View Full Version : Case Annealing

02-01-2008, 09:40 PM
Can someone tell me what the minimum temperature to achieve sought after softness in case neck annealing, also what would a maximum temp be? I've heard all the visual things to look for would like to verify with temp probe.

02-02-2008, 08:51 AM
yeah glowing red and tip them into the water. I make them glow to just before they melt!!!!

02-02-2008, 11:25 AM
Annealed brass is actually ruined. It's stress relieving that's desirable.
It's my understanding that the grain structure of brass is unaffected below 450deg, and that >800deg will cause annealing. So I use 650deg as measured by a probe, in a lead dip.
Using this method, I can take my time and get a deep, well controlled stress relieving.

My brass does not glow at this temp, and cools to a discoloration slightly lighter than new Lapuas.

02-02-2008, 07:34 PM
Thanks alot Mike ! That was what I was looking for.

02-03-2008, 07:01 AM
Jess- Annealing is very subjective in what works for one guy may not be what the other guy is looking for. Mikes answer is incorrect in that it is annealing the material just not as completely as can be done. I personally like the cases very soft that way they seal the chamber in a very rapid manner. The only time annealed cases are ruined is if you anneal the head section of the case. Annealing brass disorganizes the molecules of the brass. The more you heat the brass toward its melting point and the quicker you cool it will determine how disorganized the molecules are thus how much annealing has occurred.

Mikecr-Hey can you state something factual next time and have it not being based entirely on opinion!!!!!!!!!!1

Charles E
02-03-2008, 07:52 AM

here is one good link.


Read carefully. The "dull red" is given as about 750F degrees. I've always used 700F, as the closest I can measure to 670F, which is about right for most cartridge case alloys.

### How to complete this task
Reproduce the forum thread on case annealing above word for word, from start to finish.

### Supplied information

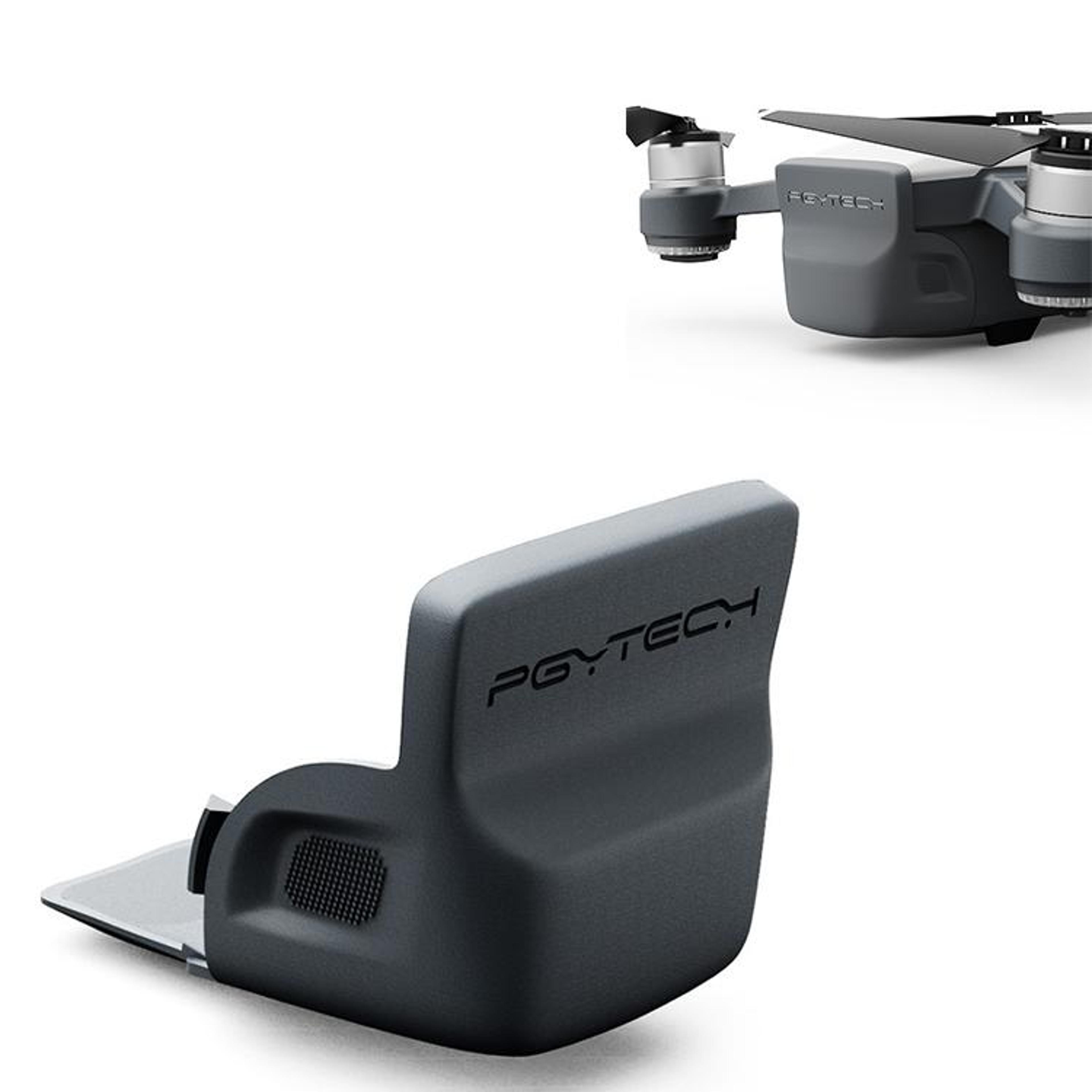 dji spark gimbal cover camera lens hood & protective transport guard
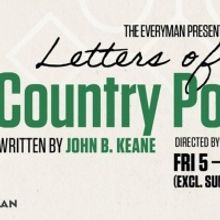 The Everyman Announces Summer Show LETTERS OF A COUNTRY POSTMAN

### Output below
View Full Version : Case Annealing

02-01-2008, 09:40 PM
Can someone tell me what the minimum temperature to achieve sought after softness in case neck annealing, also what would a maximum temp be? I've heard all the visual things to look for would like to verify with temp probe.

02-02-2008, 08:51 AM
yeah glowing red and tip them into the water. I make them glow to just before they melt!!!!

02-02-2008, 11:25 AM
Annealed brass is actually ruined. It's stress relieving that's desirable.
It's my understanding that the grain structure of brass is unaffected below 450deg, and that >800deg will cause annealing. So I use 650deg as measured by a probe, in a lead dip.
Using this method, I can take my time and get a deep, well controlled stress relieving.

My brass does not glow at this temp, and cools to a discoloration slightly lighter than new Lapuas.

02-02-2008, 07:34 PM
Thanks alot Mike ! That was what I was looking for.

02-03-2008, 07:01 AM
Jess- Annealing is very subjective in what works for one guy may not be what the other guy is looking for. Mikes answer is incorrect in that it is annealing the material just not as completely as can be done. I personally like the cases very soft that way they seal the chamber in a very rapid manner. The only time annealed cases are ruined is if you anneal the head section of the case. Annealing brass disorganizes the molecules of the brass. The more you heat the brass toward its melting point and the quicker you cool it will determine how disorganized the molecules are thus how much annealing has occurred.

Mikecr-Hey can you state something factual next time and have it not being based entirely on opinion!!!!!!!!!!1

Charles E
02-03-2008, 07:52 AM

here is one good link.


Read carefully. The "dull red" is given as about 750F degrees. I've always used 700F, as the closest I can measure to 670F, which is about right for most cartridge case alloys.